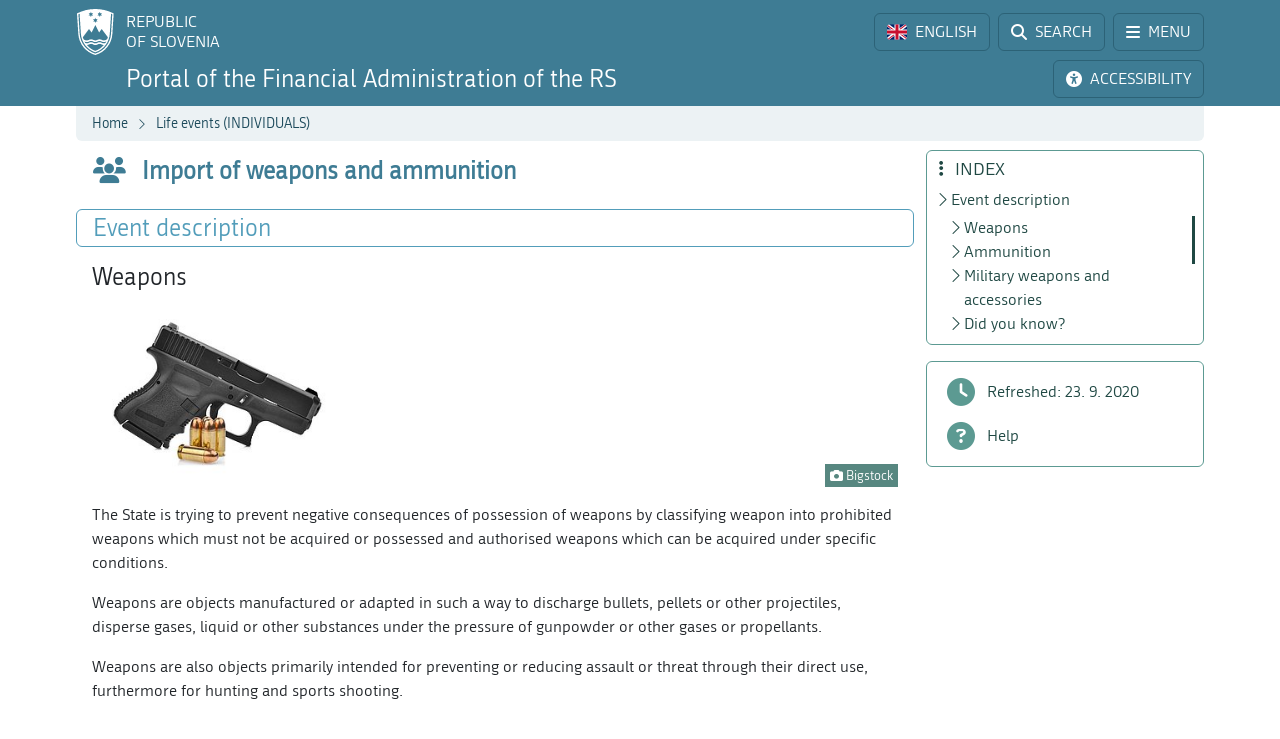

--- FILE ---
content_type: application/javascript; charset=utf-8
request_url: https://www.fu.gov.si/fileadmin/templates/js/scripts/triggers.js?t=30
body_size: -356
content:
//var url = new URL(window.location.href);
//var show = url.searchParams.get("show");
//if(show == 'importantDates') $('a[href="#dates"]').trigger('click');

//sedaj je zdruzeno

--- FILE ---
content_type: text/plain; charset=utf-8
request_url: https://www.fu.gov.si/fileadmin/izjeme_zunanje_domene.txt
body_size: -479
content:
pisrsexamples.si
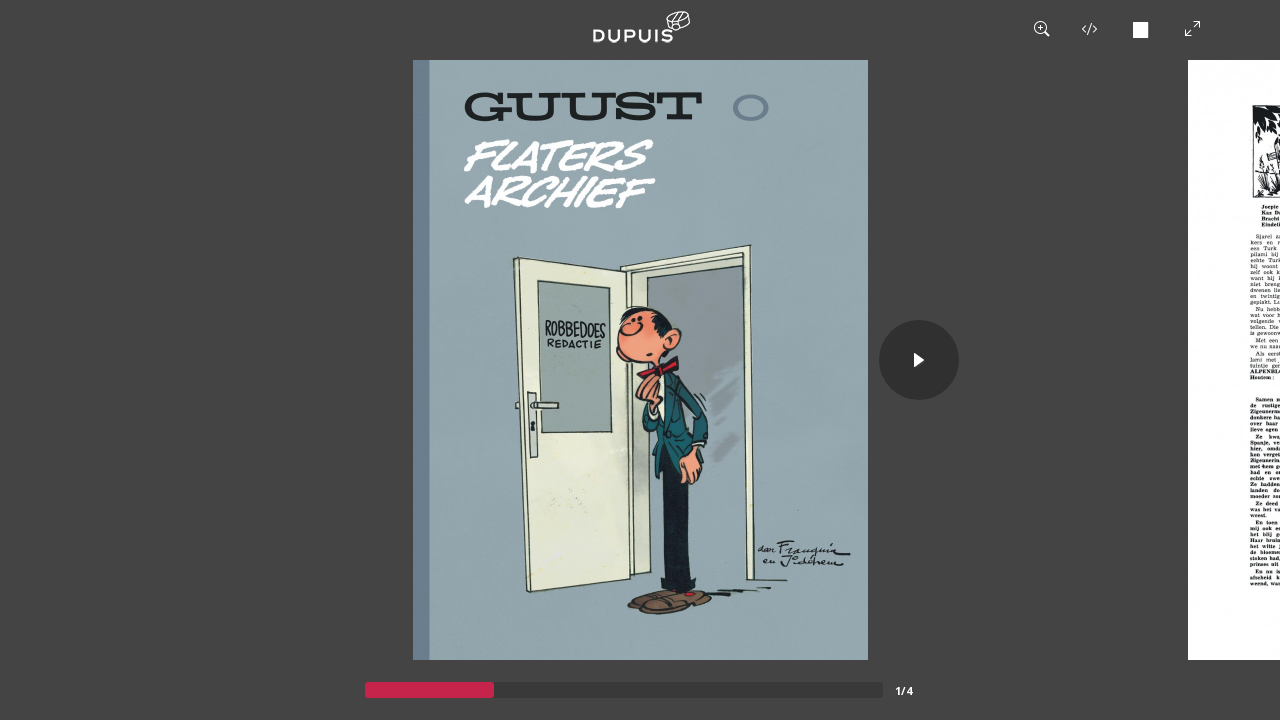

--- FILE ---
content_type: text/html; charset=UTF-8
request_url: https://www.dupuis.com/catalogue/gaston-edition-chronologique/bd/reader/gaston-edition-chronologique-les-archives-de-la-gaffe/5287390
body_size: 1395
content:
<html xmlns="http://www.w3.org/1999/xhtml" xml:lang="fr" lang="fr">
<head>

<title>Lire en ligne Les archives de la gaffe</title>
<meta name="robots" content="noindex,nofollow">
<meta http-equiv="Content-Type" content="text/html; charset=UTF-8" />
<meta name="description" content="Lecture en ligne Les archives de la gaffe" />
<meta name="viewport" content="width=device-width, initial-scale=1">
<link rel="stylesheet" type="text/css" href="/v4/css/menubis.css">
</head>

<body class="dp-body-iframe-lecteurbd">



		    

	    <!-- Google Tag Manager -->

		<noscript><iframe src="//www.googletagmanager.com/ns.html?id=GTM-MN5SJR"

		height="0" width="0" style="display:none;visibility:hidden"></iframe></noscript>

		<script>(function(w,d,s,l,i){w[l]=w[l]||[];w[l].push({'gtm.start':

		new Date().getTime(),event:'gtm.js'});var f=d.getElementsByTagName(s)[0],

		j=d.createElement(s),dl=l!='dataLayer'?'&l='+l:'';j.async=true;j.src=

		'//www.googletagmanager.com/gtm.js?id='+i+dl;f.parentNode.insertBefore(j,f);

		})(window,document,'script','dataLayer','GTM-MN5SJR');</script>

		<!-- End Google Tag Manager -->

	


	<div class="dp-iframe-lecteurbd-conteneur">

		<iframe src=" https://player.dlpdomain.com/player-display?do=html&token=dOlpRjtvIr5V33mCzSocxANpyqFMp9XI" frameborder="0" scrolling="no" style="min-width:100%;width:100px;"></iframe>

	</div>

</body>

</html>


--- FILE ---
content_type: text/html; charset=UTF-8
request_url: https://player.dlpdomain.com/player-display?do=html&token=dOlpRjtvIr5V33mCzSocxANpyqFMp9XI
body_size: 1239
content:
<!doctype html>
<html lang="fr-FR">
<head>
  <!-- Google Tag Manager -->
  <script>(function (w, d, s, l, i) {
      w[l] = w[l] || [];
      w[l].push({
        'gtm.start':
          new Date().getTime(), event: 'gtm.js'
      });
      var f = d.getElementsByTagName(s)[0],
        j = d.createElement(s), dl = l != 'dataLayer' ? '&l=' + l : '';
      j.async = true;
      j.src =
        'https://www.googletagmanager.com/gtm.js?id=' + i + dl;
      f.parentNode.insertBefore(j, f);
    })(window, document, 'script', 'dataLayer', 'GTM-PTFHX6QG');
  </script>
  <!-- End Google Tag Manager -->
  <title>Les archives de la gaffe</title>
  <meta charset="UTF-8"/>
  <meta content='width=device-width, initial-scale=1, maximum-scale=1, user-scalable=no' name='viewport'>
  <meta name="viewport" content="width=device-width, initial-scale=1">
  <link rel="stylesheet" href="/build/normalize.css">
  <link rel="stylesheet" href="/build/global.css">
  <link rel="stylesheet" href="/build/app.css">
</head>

------------------------------------

**TASK TO COMPLETE**
Out of the entries above, write out only the lines between the line holding "url = new URL(window.location.href);" and the line holding "content_type: text/plain; charset=utf-8", inclusive, each exactly as given.

**OUTPUT BELOW**
//var url = new URL(window.location.href);
//var show = url.searchParams.get("show");
//if(show == 'importantDates') $('a[href="#dates"]').trigger('click');

//sedaj je zdruzeno

--- FILE ---
content_type: text/plain; charset=utf-8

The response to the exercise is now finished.